Loading libraries

rm(list = ls())
library("gstlearn")
## 
## Attaching package: 'gstlearn'
## The following objects are masked from 'package:base':
## 
##     message, toString
library("tidyr") # essentially, for drop_na function 

1. Neighborhood

Setting global variables

verbose = TRUE 
flagGraphic = TRUE 

# space dimension 
ndim = 2
defineDefaultSpace(ESpaceType_RN(),ndim)
## NULL

Setting seed for the random number generator

law_set_random_seed(5584)
## NULL
set.seed(13155)

A Poisson data set will be generated and various neighborhoods will be explored around a specific node of a regular grid

dxref = 0.1
grid = DbGrid_create(nx = c(10,10),
                     dx=c(dxref, dxref))
xlim = grid$getExtrema(0)
ylim = grid$getExtrema(1)

1.1 Random Point data set

Setting parameters for the dbgrid hosting the data

coormin = grid$getCoorMinimum()
coormax = grid$getCoorMaximum()
nech = 100
data = Db_createFromBox(nech, coormin, coormax)

Plotting the data (if needed for more control over the graph parameters, use ggplot instead)

ggDefaultGeographic()+
  plot.point(data, flagCst=True)+
  plot.decoration(xlab="Easting", ylab="Northing")

1.1.1 Standard neighborhood

Defining a standard moving neighborhood

nmini = 1
nmaxi = 15
radius = 0.3
nsect = 8
nsmax = 3
neigh = NeighMoving_create(flag_xvalid = FALSE, 
                           nmaxi = nmaxi,
                           radius = radius, 
                           nmini = nmini, 
                           nsect = nsect, 
                           nsmax = nsmax)
neigh
## 
## Moving Neighborhood
## ===================
## Minimum number of samples           = 1
## Maximum number of samples           = 15
## Number of angular sectors           = 8
## Maximum number of points per sector = 3
## Maximum horizontal distance         = 0.3

Attaching the neighborhood to the grid and selecting the neighbors retained

node = 55
neigh$attach(data, grid)
## [1] 0
ranks = VectorInt()
neigh$select(node, ranks)
## NULL
dataSel = data$clone()
dum = dataSel$addSelectionByRanks(ranks)

Plotting the result

ggDefaultGeographic()+
  plot.point(data,
             color = "red")+
  plot.point(dataSel,
             color = "blue") + 
  plot.neigh(neigh = neigh,
             grid = grid, 
             node = node, 
             flagCell = FALSE)+
  plot.decoration(title="Standard Neighborhood", 
                  xlab="Easting",
                  ylab="Northing")
## Warning in names(guides$guides)[to_change] <- paste0(names(guides$guides), :
## number of items to replace is not a multiple of replacement length

1.1.2 Defining variable block extensions

In the following chunk, variables are generated in the grid containing the cell extension.
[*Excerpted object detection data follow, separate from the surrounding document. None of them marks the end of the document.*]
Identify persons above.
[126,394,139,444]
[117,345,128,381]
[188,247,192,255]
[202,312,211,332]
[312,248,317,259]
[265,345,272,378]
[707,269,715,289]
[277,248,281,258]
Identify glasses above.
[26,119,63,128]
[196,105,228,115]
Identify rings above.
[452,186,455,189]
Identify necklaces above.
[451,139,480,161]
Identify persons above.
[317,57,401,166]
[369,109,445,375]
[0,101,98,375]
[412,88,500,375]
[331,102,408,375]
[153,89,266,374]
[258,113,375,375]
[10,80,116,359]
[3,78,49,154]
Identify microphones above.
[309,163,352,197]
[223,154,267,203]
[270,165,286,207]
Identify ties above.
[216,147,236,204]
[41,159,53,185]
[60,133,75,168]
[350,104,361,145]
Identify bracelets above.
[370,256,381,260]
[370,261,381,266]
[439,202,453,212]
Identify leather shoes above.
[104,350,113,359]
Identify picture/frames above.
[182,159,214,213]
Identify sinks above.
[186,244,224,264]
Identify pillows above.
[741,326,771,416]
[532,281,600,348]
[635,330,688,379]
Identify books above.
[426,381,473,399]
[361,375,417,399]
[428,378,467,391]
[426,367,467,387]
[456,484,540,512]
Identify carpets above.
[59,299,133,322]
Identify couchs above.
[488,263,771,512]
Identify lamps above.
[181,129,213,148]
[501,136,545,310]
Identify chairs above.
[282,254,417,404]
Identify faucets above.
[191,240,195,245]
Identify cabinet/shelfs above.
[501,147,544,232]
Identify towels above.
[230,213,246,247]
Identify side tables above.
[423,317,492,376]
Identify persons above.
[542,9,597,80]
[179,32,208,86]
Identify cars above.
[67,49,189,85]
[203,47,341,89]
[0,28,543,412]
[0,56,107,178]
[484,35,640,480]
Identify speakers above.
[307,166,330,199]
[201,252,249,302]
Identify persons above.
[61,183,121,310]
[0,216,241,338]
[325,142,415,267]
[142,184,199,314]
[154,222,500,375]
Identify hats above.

This cell extension replaces the constant value of the mesh. The new values define blocks around each sample point that will be represented below

# defining the parameters 
nech = grid$getSampleNumber()
mini = 0.5
maxi = 2.5
blx = numeric()
bly = numeric()

# adding the random values 
for (i in 1:nech){
  blx = append(blx, runif(n = 1, min = mini, max = maxi))
  bly = append(bly, runif(n = 1, min = mini, max = maxi))
}
blx = dxref*blx
bly = dxref*bly

# incorporating the columns into the data base : 
dum = grid$addColumns(blx, "X-ext", ELoc_BLEX(), 0)
dum = grid$addColumns(bly, "Y-ext", ELoc_BLEX(), 1)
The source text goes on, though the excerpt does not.